Monday, February 5, 2018


When I was writing up my favorite records of the year, I was still undecided on the latest from Squeeze. Since then, I have seen "The Knowledge" pop up on a few other "Best of 2017" lists, so I thought I'd go back to the record and give it another ride. I've listened to it twice in the last week and while there are songs that I truly love, like last week's Song Of The Day, "Patchouli" and "Please Be Upstanding," for starters, I realize what is giving me a hard time. It doesn't sound like Squeeze, or at least the Squeeze that has been a favorite band of mine from their debut in 1977.

Difford and Tilbrook's vocals, with their patented high/low octave lead is still there, and that is an essential part of Squeeze's sound, but like the last record, "Cradle To The Grave," which I did finally grow to love, "The Knowledge" has a sheen to it, almost like a new facelift, with bigger production values, instrumentation that veers from the norm of Squeeze's classic records, as well as other vocalists being featured. None of this is a bad thing, especially when the songwriting is still as wonderful as ever. It just feels like I am listening to another band altogether that just happens to employ Chris Difford and Glenn Tilbrook.

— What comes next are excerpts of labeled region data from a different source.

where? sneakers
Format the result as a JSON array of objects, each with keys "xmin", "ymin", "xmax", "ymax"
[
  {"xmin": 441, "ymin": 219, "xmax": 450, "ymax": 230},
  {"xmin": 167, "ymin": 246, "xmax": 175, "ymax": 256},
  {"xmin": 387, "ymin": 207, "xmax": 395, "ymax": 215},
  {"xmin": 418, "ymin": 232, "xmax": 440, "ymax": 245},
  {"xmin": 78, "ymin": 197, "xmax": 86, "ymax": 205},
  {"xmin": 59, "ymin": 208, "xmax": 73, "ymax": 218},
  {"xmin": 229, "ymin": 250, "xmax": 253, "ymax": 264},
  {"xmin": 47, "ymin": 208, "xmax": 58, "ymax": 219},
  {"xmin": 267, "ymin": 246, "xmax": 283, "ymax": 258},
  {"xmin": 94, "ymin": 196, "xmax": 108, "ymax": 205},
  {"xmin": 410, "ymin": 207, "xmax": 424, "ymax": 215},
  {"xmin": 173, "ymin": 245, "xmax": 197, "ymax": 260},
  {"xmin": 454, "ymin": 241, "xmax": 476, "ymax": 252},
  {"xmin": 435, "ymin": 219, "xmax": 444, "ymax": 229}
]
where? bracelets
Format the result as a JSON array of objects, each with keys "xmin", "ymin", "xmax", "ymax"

This reminded me of when I first heard Tom Waits' "Swordfishtrombones." Initially, it was painful. What happened to that piano playing balladeer from "Closing Time?" In less than ten years, Waits had almost completely reinvented himself. The songs were still heartbreaking, only now, instead of being sung, they were being smashed in my face with a rake. It took a few more records, first "Rain Dogs," which eased up just slightly with the bullhorn/sandpaper/calliope instrumentation, and then "Frank's Wild Years," which piled it on heavy. But, I was won over.

Are there other artists whose transformation from their debut has been so dramatic? I'll admit, the difference between Squeeze's first and last record isn't quite as shocking as the difference between Waits' first and most recent, but I still don't hear much of "Argybargy" on "The Knowledge."


Shriner said...

XTC jumps out. I don't hear the quirky punk sound in the first album very much after (and some of that was due to Barry Andrews leaving the band...)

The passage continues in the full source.